Docker and Containers: Security, Rootless Mode, and Podman

3 minute read Published: 2022-07-07

A container is not a virtual machine. VMs emulate hardware and run a full OS kernel. Containers share the host kernel and isolate processes using namespaces (which partition what a process sees: filesystem, network, PIDs, users) and cgroups (which cap what it uses: CPU, memory, I/O).

Docker provides an image format, a registry (Docker Hub), a CLI, and a daemon that manages container lifecycle. Docker Compose extends this to multi-container applications defined in a YAML file.

Installation

The fastest path on Debian/Ubuntu systems:

curl -fsSL https://get.docker.com | sh

This adds the official Docker apt repository and installs the current stable release. For production systems, use the explicit apt method:

sudo apt-get update
sudo apt-get install ca-certificates curl
sudo install -m 0755 -d /etc/apt/keyrings
sudo curl -fsSL https://download.docker.com/linux/ubuntu/gpg -o /etc/apt/keyrings/docker.asc
echo "deb [arch=$(dpkg --print-architecture) signed-by=/etc/apt/keyrings/docker.asc] \
  https://download.docker.com/linux/ubuntu $(. /etc/os-release && echo "$VERSION_CODENAME") stable" \
  | sudo tee /etc/apt/sources.list.d/docker.list
sudo apt-get update
sudo apt-get install docker-ce docker-ce-cli containerd.io docker-compose-plugin

Docker Compose is now a CLI plugin (docker compose). The standalone docker-compose binary is deprecated.

Root access and bind mounts

The Docker daemon runs as root. Bind-mounting host files into a container gives the container process write access to them on the host.

docker run --rm -it -v /etc/passwd:/etc/passwd alpine sh

Inside the container, /etc/passwd is the host's file. Adding a user with UID 0:

echo 'hacked::0:0::/root:/bin/sh' >> /etc/passwd

On the host, su hacked opens a root shell. The Docker socket (/var/run/docker.sock) is worse. Many users mount it into containers for CI/CD tools or Docker-in-Docker setups. Any process with socket access controls the daemon, which runs as root.

Rootless mode

Rootless mode runs the daemon and containers under your user account. The daemon starts via systemd user services and stores its socket at $XDG_RUNTIME_DIR/docker.sock. Container processes map to user-level UIDs via /etc/subuid and /etc/subgid.
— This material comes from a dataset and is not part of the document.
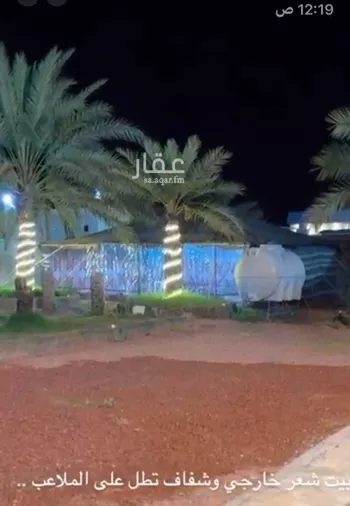 مزرعة للحجز في شارع المودة, الهرير صورة 3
Root inside the container (UID 0) maps to an unprivileged UID on the host (typically 100000+), so even with container root the process cannot modify host files.
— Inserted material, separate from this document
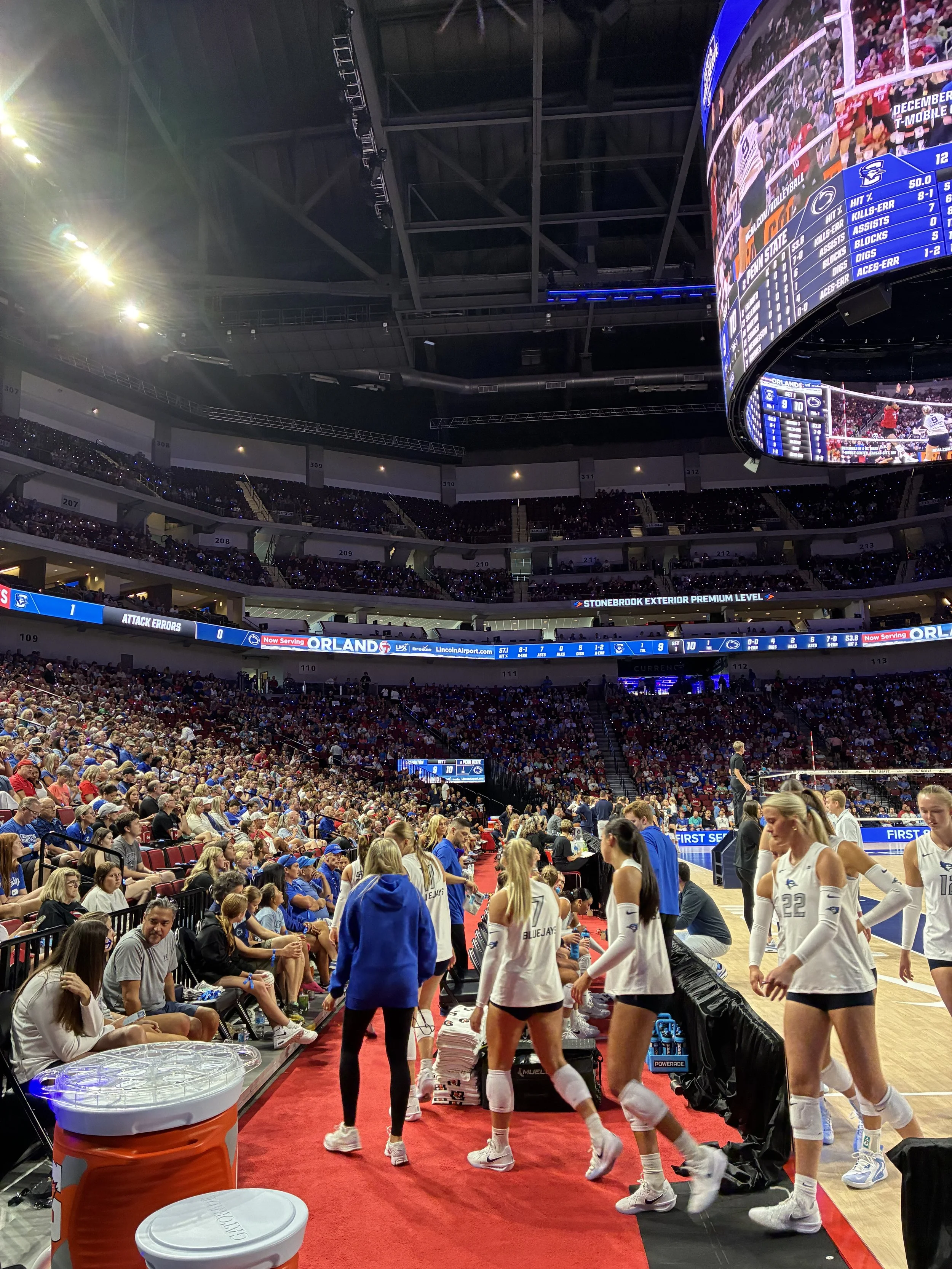 crowd shot at pinnacle bank arena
sudo apt-get install uidmap
dockerd-rootless-setuptool.sh install
export DOCKER_HOST=unix://$XDG_RUNTIME_DIR/docker.sock

Add the export to your shell profile. The /etc/passwd bind-mount attack no longer works because the container process is unprivileged on the host.

Network performance is lower (slirp4netns handles NAT instead of the kernel bridge), and --privileged containers are more restricted. For self-hosting workloads these rarely matter.

Podman

Podman is a daemonless container runtime. Each container runs as a direct child process of the calling user with no central daemon. Rootless operation is the default.

sudo apt-get install podman

podman pull nginx
podman run -d -p 8080:80 nginx
podman ps

Compose workflows work via podman-compose:

sudo apt-get install podman-compose
podman-compose up -d

Docker rootless still runs a user-owned daemon. Compromising that daemon compromises all containers. Podman has no shared supervisor. Each container is an independent process. Some Docker-specific features (BuildKit, Docker Desktop integration, certain volume drivers) do not work with Podman. For standalone containers and compose stacks on Linux servers, Podman is functionally equivalent.

Docker gives best ecosystem support and is required for Docker Desktop or BuildKit-dependent builds. Docker rootless offers the same ecosystem with better security. Podman offers no daemon and no shared supervisor to compromise.

Further isolation

Rootless mode and Podman reduce the daemon's privilege but containers still share the host kernel. For multi-tenant environments where untrusted code runs (serverless platforms, CI services), this is insufficient. Firecracker (used by AWS Lambda) wraps each container in a lightweight VM with its own kernel. gVisor (used by GKE Sandbox) places a userspace kernel between the container and the host. It filters syscalls before they reach the host kernel. Both trade performance for stronger isolation. For single-tenant self-hosting, the complexity cost outweighs the benefit.